The Eastern Illinois University Police Department recently warned the campus to be wary of a phone scam going around that “primarily targets college students,” according to their press release sent Friday.
Students have reported being called by someone claiming to be a law enforcement officer, an IRS agent, or FBI agent.
In some cases, the students were then told they were delinquent on student loans or dues, they owed federal or state taxes, were responsible for unpaid traffic or parking tickets, or had an outstanding arrest warrant.
The caller said the students could make a payment through MoneyGram or by a wire transfer to avoid getting in trouble, the press release said.
In some cases, the caller also threatened to arrest the student if they did not pay the money.
According to the press release, “the originating telephone number for some of these calls is displayed as that of an FBI field office, usually Chicago or Springfield.”
The UPD advised students to ask the person for their name, rank, badge number, agency’s name, and a telephone number if they receive a call from someone claiming to be associated with a law enforcement agency.
Students are advised to tell the caller they will call them back in a few minutes.
“A legitimate law enforcement officer should understand the precautions you are taking,” the press release said. “Be vigilant and never give out personal information to callers you don’t know.”
The press release said the best way to handle a caller who is persistent, rude or requests bank account or personal information is to simply hang up.
Lt. Brad Oyer of the Charleston Police Department, said in regards to phone scam calls, it is not a start and stop process.
“It’s a continuation,” Oyer said. “There’s always somebody trying to scam people.”
Oyer said different variations of the scam have been going on.
These include people contacting others claiming to be their grandson or granddaughter, and asking them for money.
The CPD also sent out a press release on Oct. 26th about a phone scam where people pretended to be from the IRS and asked the caller for money by wire transfer.
“The IRS doesn’t contact people by phone,” Oyer said.
Oyer said the police puts up a phone scam alert every few months.
He said people should be aware of who they are talking to on the phone, and should not just accept what the caller is telling them, and ask questions about who they are.
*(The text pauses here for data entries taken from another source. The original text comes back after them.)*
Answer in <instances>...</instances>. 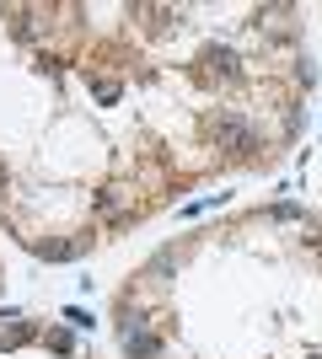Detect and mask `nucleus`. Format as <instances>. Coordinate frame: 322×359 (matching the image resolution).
I'll list each match as a JSON object with an SVG mask.
<instances>
[{"label":"nucleus","mask_w":322,"mask_h":359,"mask_svg":"<svg viewBox=\"0 0 322 359\" xmlns=\"http://www.w3.org/2000/svg\"><path fill=\"white\" fill-rule=\"evenodd\" d=\"M81 247L86 241H32V252L48 257V263H65V257H81Z\"/></svg>","instance_id":"7ed1b4c3"},{"label":"nucleus","mask_w":322,"mask_h":359,"mask_svg":"<svg viewBox=\"0 0 322 359\" xmlns=\"http://www.w3.org/2000/svg\"><path fill=\"white\" fill-rule=\"evenodd\" d=\"M215 140H220L226 150H236V156H253V150H258V129H253L247 118H236V113L215 123Z\"/></svg>","instance_id":"f257e3e1"},{"label":"nucleus","mask_w":322,"mask_h":359,"mask_svg":"<svg viewBox=\"0 0 322 359\" xmlns=\"http://www.w3.org/2000/svg\"><path fill=\"white\" fill-rule=\"evenodd\" d=\"M119 97V81H97V102H113Z\"/></svg>","instance_id":"20e7f679"},{"label":"nucleus","mask_w":322,"mask_h":359,"mask_svg":"<svg viewBox=\"0 0 322 359\" xmlns=\"http://www.w3.org/2000/svg\"><path fill=\"white\" fill-rule=\"evenodd\" d=\"M123 348H129V359H156L161 354V338H156V332H123Z\"/></svg>","instance_id":"f03ea898"},{"label":"nucleus","mask_w":322,"mask_h":359,"mask_svg":"<svg viewBox=\"0 0 322 359\" xmlns=\"http://www.w3.org/2000/svg\"><path fill=\"white\" fill-rule=\"evenodd\" d=\"M6 177H11V172H6V161H0V194H6Z\"/></svg>","instance_id":"39448f33"}]
</instances>
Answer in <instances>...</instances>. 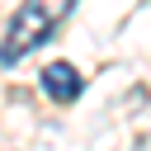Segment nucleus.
<instances>
[{"instance_id":"obj_1","label":"nucleus","mask_w":151,"mask_h":151,"mask_svg":"<svg viewBox=\"0 0 151 151\" xmlns=\"http://www.w3.org/2000/svg\"><path fill=\"white\" fill-rule=\"evenodd\" d=\"M71 5H76V0H24V5L14 9V19H9L5 42H0V66H14L19 57L38 52V47L57 33V24L71 14Z\"/></svg>"},{"instance_id":"obj_2","label":"nucleus","mask_w":151,"mask_h":151,"mask_svg":"<svg viewBox=\"0 0 151 151\" xmlns=\"http://www.w3.org/2000/svg\"><path fill=\"white\" fill-rule=\"evenodd\" d=\"M38 85H42V94L57 99V104H76V99H80V71H76L71 61H52V66H42Z\"/></svg>"}]
</instances>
“Be especially suspicious if someone is asking for money,” Oyer said.
Oyer said if someone has been affected by the phone scam they should file a report and let law enforcement know what happened.
“(We will then) take as appropriate action as we can,” Oyer said. “We will make an attempt to find the person responsible.”
Oyer said the people making the scam calls were at times from other parts of the country or even the world.
“Be vigilant,” Oyer said. “If it sounds too good to be true, it probably is.”